TEXT SECTION Block Start

Super-Trope of Impoverished Patrician, Remittance Man, Noble Fugitive, Aristocrats Are Evil.

Compare Idle Rich.

Examples of Blue Blood include:

Anime and Manga[]

  • The Zahard family and the 10 supporting families in Tower of God. They are indeed special, since only they are by birth able to wield Shinsoo immediately, as their families have special ties to the power-granting Guardians.
  • The Nobles in Wolf's Rain. They may not have a monarch, but they do have ridiculously overpowered technology to compensate.
  • We see a huge variety of these in Berserk, from King to Viscount. And more often than not, they don't do too well or last too long.
    • Mostly because they attempted to prevent Griffith, from achieving noble status.
  • Class struggles (of the Star-Crossed Lovers variety) are fairly important in The Familiar of Zero, in which the nobility is largely (but not entirely) defined by being able to use magic.

TEXT SECTION Block End
AVAILABLE DATA Block Start

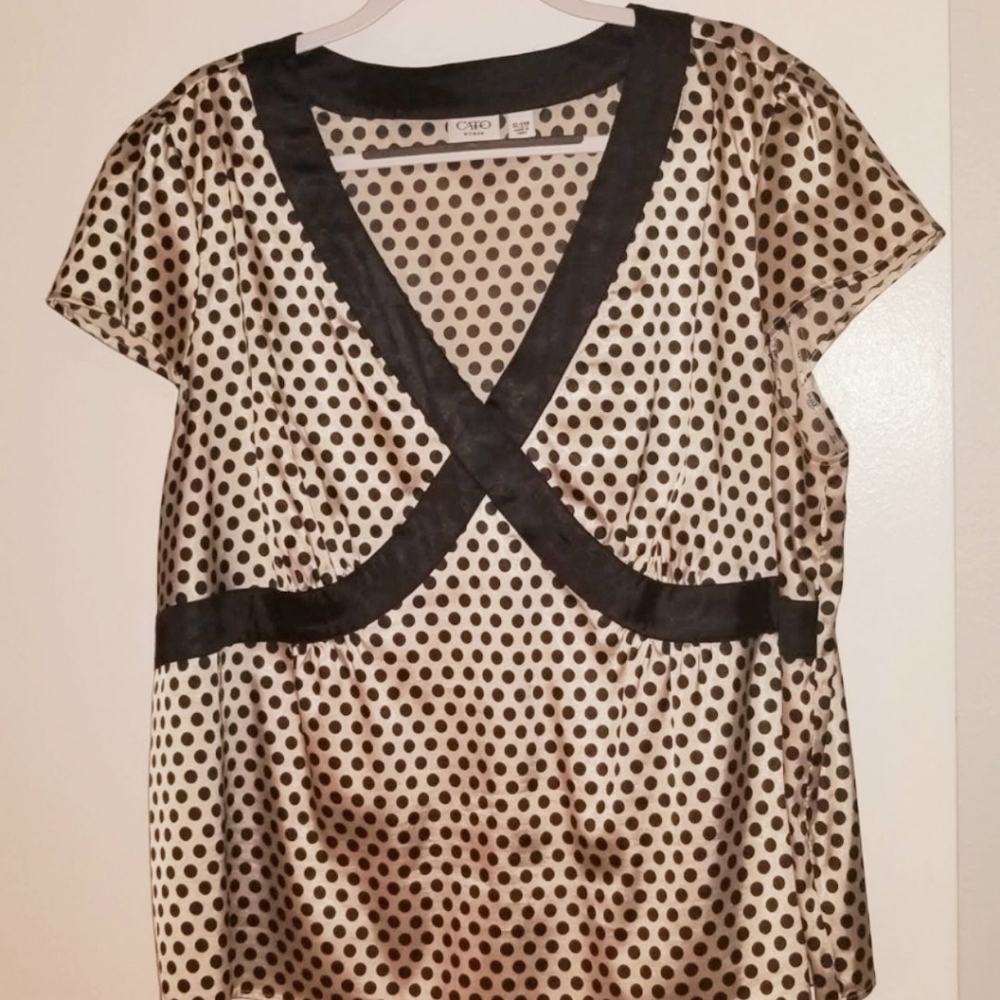 Women blouse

AVAILABLE DATA Block End

- PROBLEMS TO WORK ON
a) Decide whether each statement agrees with the Blue Blood text, answering yes or no and quoting the deciding words: (i) In Tower of God, only the Zahard family and the 10 supporting families can wield Shinsoo immediately from birth. (ii) The Nobles in Wolf's Rain have a monarch. (iii) In The Familiar of Zero, the nobility is defined entirely by the ability to use magic.
b) From the Blue Blood text, write out the stretch from "Super-Trope of Impoverished" through "last too long.".
Rely only on the Blue Blood text.

- ACTIVITY ANSWERS
a)
(i) Yes: "only they are by birth able to wield Shinsoo immediately"
(ii) No: "They may not have a monarch"
(iii) No: "the nobility is largely (but not entirely) defined by being able to use magic"

b)
Super-Trope of Impoverished Patrician, Remittance Man, Noble Fugitive, Aristocrats Are Evil.

Compare Idle Rich.

Examples of Blue Blood include:

Anime and Manga[]

  • The Zahard family and the 10 supporting families in Tower of God. They are indeed special, since only they are by birth able to wield Shinsoo immediately, as their families have special ties to the power-granting Guardians.
  • The Nobles in Wolf's Rain. They may not have a monarch, but they do have ridiculously overpowered technology to compensate.
  • We see a huge variety of these in Berserk, from King to Viscount. And more often than not, they don't do too well or last too long.